──────── Available data ────────

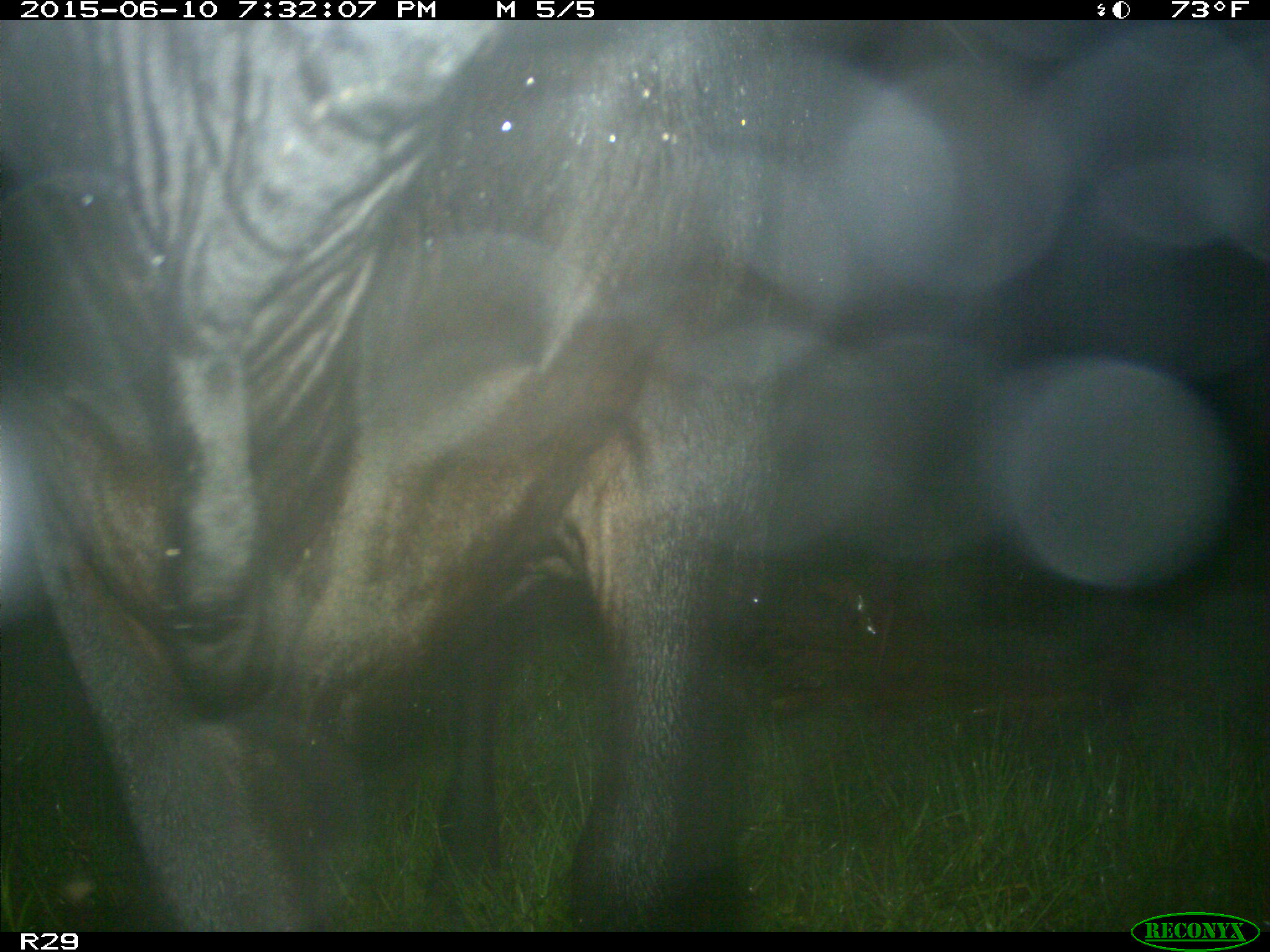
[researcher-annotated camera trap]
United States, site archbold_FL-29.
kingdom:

────────

Task requirements
What you give back should be the full material above, retyped exactly, with every image removed.

Task response
[researcher-annotated camera trap]
United States, site archbold_FL-29.
kingdom:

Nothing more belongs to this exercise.